(Collected data)
****************

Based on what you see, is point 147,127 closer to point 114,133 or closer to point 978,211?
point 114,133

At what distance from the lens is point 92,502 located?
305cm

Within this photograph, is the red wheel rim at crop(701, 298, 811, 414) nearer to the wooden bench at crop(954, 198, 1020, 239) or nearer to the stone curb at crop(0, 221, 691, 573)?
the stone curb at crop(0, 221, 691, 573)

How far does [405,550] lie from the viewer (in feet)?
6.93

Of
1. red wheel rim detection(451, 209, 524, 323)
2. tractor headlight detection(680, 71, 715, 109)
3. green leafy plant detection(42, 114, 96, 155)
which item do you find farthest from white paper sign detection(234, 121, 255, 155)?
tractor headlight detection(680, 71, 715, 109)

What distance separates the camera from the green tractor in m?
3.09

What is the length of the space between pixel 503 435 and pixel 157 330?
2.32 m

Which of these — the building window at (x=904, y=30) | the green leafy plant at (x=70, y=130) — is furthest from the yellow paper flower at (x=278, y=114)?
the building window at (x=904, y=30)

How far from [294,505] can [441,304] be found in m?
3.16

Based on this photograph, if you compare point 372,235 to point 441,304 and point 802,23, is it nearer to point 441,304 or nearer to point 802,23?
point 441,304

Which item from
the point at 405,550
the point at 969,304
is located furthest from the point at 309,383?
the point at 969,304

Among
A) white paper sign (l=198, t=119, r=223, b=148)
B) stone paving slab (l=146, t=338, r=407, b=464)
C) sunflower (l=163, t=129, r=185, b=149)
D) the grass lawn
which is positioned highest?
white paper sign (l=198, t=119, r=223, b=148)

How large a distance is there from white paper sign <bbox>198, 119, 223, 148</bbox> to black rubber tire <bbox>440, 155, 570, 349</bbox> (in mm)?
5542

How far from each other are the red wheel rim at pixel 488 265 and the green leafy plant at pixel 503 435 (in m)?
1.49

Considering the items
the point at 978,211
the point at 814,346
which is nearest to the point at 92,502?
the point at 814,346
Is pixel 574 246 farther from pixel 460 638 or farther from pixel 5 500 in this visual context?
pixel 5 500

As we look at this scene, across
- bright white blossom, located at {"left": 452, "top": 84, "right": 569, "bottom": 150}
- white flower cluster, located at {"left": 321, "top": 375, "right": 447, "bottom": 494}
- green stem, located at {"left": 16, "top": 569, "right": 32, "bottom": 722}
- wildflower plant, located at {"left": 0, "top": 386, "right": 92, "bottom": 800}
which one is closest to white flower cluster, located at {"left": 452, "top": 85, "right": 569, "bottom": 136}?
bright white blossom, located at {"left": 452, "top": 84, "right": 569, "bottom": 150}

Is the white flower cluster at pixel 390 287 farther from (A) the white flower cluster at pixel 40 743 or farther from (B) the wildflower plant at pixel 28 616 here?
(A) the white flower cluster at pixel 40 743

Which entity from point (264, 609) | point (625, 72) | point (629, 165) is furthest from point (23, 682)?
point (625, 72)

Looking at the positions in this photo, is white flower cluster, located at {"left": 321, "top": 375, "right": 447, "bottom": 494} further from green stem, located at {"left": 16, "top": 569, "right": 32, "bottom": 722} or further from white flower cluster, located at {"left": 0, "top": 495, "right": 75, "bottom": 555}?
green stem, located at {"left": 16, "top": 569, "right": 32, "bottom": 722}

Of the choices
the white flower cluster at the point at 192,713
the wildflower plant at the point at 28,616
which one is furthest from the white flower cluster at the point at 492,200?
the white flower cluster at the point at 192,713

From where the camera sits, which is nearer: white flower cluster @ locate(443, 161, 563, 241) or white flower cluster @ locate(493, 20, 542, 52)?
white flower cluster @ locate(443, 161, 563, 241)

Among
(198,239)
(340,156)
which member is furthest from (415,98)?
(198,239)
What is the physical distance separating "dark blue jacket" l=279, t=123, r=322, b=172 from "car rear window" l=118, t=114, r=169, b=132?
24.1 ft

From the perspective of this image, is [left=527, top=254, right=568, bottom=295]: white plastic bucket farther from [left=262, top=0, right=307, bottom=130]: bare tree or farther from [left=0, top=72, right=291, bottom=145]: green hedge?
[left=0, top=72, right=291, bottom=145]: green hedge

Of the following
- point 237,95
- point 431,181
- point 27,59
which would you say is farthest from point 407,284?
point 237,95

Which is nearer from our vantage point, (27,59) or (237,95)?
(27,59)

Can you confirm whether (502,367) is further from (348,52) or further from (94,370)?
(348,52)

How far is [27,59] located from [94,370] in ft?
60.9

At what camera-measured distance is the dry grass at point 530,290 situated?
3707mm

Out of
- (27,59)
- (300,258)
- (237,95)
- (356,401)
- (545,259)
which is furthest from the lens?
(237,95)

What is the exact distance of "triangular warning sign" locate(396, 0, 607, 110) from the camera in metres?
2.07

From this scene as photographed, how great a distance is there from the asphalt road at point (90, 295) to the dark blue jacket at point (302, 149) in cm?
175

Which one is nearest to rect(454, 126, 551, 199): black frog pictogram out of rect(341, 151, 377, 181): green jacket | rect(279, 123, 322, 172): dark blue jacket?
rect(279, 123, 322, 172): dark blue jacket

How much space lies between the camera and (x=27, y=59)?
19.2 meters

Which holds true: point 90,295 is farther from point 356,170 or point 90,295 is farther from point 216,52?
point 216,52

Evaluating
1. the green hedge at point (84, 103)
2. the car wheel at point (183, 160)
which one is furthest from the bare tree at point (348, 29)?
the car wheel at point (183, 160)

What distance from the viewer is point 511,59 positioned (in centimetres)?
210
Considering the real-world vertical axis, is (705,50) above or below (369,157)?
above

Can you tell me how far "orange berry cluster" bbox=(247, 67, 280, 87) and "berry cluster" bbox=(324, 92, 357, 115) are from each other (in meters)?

****************

Update the lines above by replacing every "red wheel rim" with "red hubcap" and leaving everything else unchanged.

- [Task result]:
Based on what you see, is point 147,127 closer to point 114,133 or closer to point 978,211?
point 114,133

At what distance from the lens is point 92,502 located?
305cm

Within this photograph, is the red hubcap at crop(701, 298, 811, 414) nearer to the wooden bench at crop(954, 198, 1020, 239) or nearer to the stone curb at crop(0, 221, 691, 573)?
the stone curb at crop(0, 221, 691, 573)

How far does [405,550] lie from the viewer (in feet)?
6.93

Of
1. red hubcap detection(451, 209, 524, 323)
2. tractor headlight detection(680, 71, 715, 109)
3. green leafy plant detection(42, 114, 96, 155)
which item do you find farthest from white paper sign detection(234, 121, 255, 155)?
tractor headlight detection(680, 71, 715, 109)

What distance separates the camera from the green tractor in m?
3.09

What is the length of the space between pixel 503 435 and pixel 157 330?
2.32 m

Which of these — the building window at (x=904, y=30) | the green leafy plant at (x=70, y=130) — is furthest from the yellow paper flower at (x=278, y=114)?
the building window at (x=904, y=30)

How far from [294,505] can [441,304] be found in m?
3.16

Based on this photograph, if you compare point 372,235 to point 441,304 and point 802,23, is it nearer to point 441,304 or nearer to point 802,23?
point 441,304

Which item from
the point at 405,550
the point at 969,304
is located furthest from the point at 309,383?
the point at 969,304

Among
A) white paper sign (l=198, t=119, r=223, b=148)
B) stone paving slab (l=146, t=338, r=407, b=464)
C) sunflower (l=163, t=129, r=185, b=149)
D) the grass lawn
which is positioned highest?
white paper sign (l=198, t=119, r=223, b=148)

How large a distance is there from white paper sign <bbox>198, 119, 223, 148</bbox> to black rubber tire <bbox>440, 155, 570, 349</bbox> (in mm)?
5542

How far from each other are the red hubcap at pixel 488 265 and the green leafy plant at pixel 503 435 (in m)?
1.49

Considering the items
the point at 978,211
the point at 814,346
which is nearest to the point at 92,502?
the point at 814,346
Is pixel 574 246 farther from pixel 460 638 or farther from pixel 5 500 in this visual context?
pixel 5 500

As we look at this scene, across
- bright white blossom, located at {"left": 452, "top": 84, "right": 569, "bottom": 150}
- white flower cluster, located at {"left": 321, "top": 375, "right": 447, "bottom": 494}
- green stem, located at {"left": 16, "top": 569, "right": 32, "bottom": 722}
- wildflower plant, located at {"left": 0, "top": 386, "right": 92, "bottom": 800}
which one is closest to white flower cluster, located at {"left": 452, "top": 85, "right": 569, "bottom": 136}?
bright white blossom, located at {"left": 452, "top": 84, "right": 569, "bottom": 150}

Is the white flower cluster at pixel 390 287 farther from (A) the white flower cluster at pixel 40 743 or farther from (B) the wildflower plant at pixel 28 616 here?
(A) the white flower cluster at pixel 40 743

Which entity from point (264, 609) | point (625, 72) | point (629, 165) is furthest from point (23, 682)?
point (625, 72)

Looking at the positions in this photo, is white flower cluster, located at {"left": 321, "top": 375, "right": 447, "bottom": 494} further from green stem, located at {"left": 16, "top": 569, "right": 32, "bottom": 722} or further from white flower cluster, located at {"left": 0, "top": 495, "right": 75, "bottom": 555}?
green stem, located at {"left": 16, "top": 569, "right": 32, "bottom": 722}

Of the choices
the white flower cluster at the point at 192,713
the wildflower plant at the point at 28,616
which one is furthest from the white flower cluster at the point at 492,200?
the white flower cluster at the point at 192,713

From where the camera sits, which is nearer: white flower cluster @ locate(443, 161, 563, 241) or white flower cluster @ locate(493, 20, 542, 52)?
white flower cluster @ locate(443, 161, 563, 241)

Among
(198,239)
(340,156)
which member is furthest from (415,98)?
(198,239)
What is the physical distance separating "dark blue jacket" l=279, t=123, r=322, b=172 from "car rear window" l=118, t=114, r=169, b=132?
24.1 ft

From the perspective of this image, is [left=527, top=254, right=568, bottom=295]: white plastic bucket farther from [left=262, top=0, right=307, bottom=130]: bare tree or farther from [left=0, top=72, right=291, bottom=145]: green hedge?
[left=0, top=72, right=291, bottom=145]: green hedge

Of the following
- point 237,95
- point 431,181
- point 27,59
which would you say is farthest from point 407,284?
point 237,95

Which is nearer from our vantage point, (27,59) or (237,95)?
(27,59)

Can you confirm whether (502,367) is further from (348,52) or further from (94,370)?
(348,52)

How far is [27,59] located from [94,370] in ft?
60.9

At what camera-measured distance is the dry grass at point 530,290 situated?
3707mm

Out of
- (27,59)
- (300,258)
- (237,95)
- (356,401)
- (545,259)
which is furthest from the lens?
(237,95)

What is the exact distance of "triangular warning sign" locate(396, 0, 607, 110) from the camera in metres?
2.07

From this scene as photographed, how great a distance is there from the asphalt road at point (90, 295) to the dark blue jacket at point (302, 149) in cm?
175

Which one is nearest to rect(454, 126, 551, 199): black frog pictogram out of rect(341, 151, 377, 181): green jacket | rect(279, 123, 322, 172): dark blue jacket?
rect(279, 123, 322, 172): dark blue jacket

How much space lies between the camera and (x=27, y=59)?
19.2 meters

Which holds true: point 90,295 is farther from point 356,170 or point 90,295 is farther from point 216,52?
point 216,52

Evaluating
1. the green hedge at point (84, 103)
2. the car wheel at point (183, 160)
which one is furthest from the bare tree at point (348, 29)?
the car wheel at point (183, 160)

What distance from the viewer is point 511,59 positioned (in centimetres)?
210
Considering the real-world vertical axis, is (705,50) above or below (369,157)?
above

Can you tell me how far "orange berry cluster" bbox=(247, 67, 280, 87) and "berry cluster" bbox=(324, 92, 357, 115) are from each other (in meters)?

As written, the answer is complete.